Extracted records:

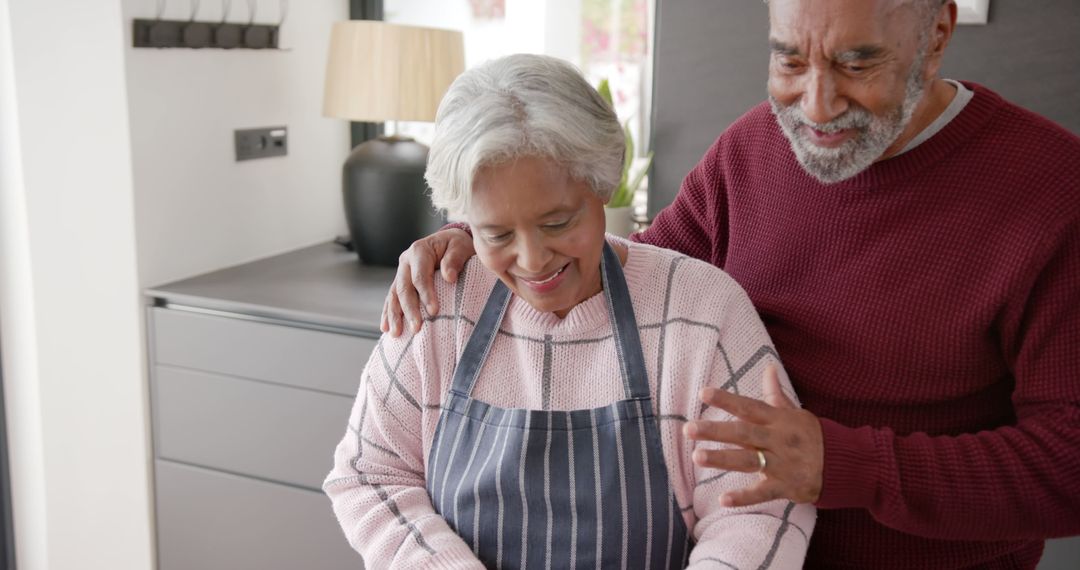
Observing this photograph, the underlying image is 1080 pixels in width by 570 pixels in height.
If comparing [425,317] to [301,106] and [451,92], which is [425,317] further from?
[301,106]

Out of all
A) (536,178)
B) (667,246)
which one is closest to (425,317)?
(536,178)

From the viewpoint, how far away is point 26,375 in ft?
8.51

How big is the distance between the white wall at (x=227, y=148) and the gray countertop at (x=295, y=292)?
76 millimetres

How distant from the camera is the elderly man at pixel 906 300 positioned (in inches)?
49.5

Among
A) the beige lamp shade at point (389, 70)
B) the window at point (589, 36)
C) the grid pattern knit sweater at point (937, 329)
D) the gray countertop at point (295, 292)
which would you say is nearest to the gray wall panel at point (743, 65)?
the window at point (589, 36)

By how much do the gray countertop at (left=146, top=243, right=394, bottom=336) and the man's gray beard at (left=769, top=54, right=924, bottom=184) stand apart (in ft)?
3.68

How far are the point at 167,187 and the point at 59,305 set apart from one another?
38cm

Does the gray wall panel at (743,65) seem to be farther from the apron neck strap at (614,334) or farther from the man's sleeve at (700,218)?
the apron neck strap at (614,334)

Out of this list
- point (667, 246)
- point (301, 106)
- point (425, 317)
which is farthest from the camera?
point (301, 106)

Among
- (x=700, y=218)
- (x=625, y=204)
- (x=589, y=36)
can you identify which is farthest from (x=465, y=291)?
(x=589, y=36)

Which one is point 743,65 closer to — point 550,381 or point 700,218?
point 700,218

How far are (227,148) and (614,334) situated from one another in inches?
64.4

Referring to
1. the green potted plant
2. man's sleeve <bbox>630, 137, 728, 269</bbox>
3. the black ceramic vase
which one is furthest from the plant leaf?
man's sleeve <bbox>630, 137, 728, 269</bbox>

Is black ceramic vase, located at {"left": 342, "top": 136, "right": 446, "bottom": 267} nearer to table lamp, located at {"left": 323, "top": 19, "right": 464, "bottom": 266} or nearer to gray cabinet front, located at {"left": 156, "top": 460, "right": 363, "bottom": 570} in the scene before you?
table lamp, located at {"left": 323, "top": 19, "right": 464, "bottom": 266}
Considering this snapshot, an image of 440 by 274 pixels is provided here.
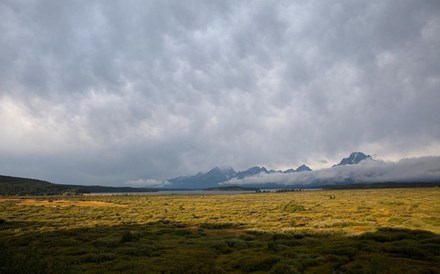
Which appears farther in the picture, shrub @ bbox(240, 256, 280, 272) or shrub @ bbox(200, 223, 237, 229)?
shrub @ bbox(200, 223, 237, 229)

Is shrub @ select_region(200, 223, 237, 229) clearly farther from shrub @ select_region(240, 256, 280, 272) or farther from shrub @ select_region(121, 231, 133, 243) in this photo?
shrub @ select_region(240, 256, 280, 272)

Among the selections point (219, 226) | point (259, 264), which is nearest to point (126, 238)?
point (219, 226)

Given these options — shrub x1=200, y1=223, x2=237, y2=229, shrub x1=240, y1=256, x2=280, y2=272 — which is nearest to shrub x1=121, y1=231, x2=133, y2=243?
shrub x1=200, y1=223, x2=237, y2=229

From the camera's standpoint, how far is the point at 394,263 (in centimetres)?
1994

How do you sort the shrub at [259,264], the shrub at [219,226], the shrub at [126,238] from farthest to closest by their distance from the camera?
1. the shrub at [219,226]
2. the shrub at [126,238]
3. the shrub at [259,264]

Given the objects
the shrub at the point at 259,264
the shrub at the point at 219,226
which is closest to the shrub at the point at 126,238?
the shrub at the point at 219,226

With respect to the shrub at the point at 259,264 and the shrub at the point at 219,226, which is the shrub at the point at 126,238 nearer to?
the shrub at the point at 219,226

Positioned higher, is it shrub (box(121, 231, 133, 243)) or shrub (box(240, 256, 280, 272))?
shrub (box(121, 231, 133, 243))

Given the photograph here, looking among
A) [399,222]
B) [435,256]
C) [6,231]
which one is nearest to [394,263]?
[435,256]

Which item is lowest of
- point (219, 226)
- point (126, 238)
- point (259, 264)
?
point (259, 264)

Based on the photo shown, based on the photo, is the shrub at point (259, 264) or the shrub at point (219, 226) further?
the shrub at point (219, 226)

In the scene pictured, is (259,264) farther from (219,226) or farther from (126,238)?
(219,226)

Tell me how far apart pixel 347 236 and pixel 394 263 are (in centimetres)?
1125

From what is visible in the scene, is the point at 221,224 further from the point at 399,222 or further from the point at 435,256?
the point at 435,256
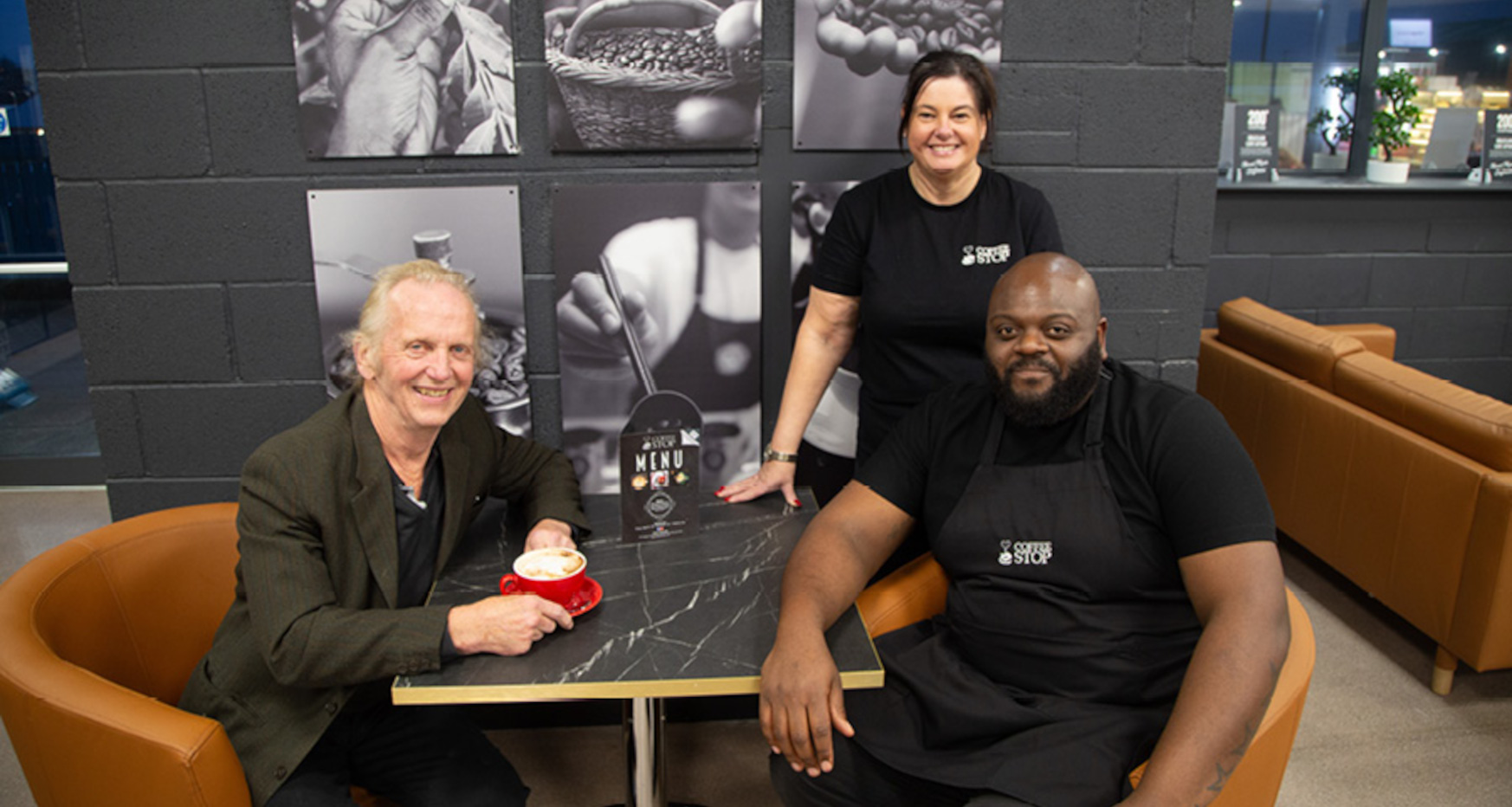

Directive: Extract each line of the records that contains the string "panel". Case counts.

Right answer:
which would you say is nearest to the gray wall panel at point (743, 65)?
Does the gray wall panel at (743,65) seem to be farther from the apron neck strap at (614,334) or farther from the man's sleeve at (700,218)?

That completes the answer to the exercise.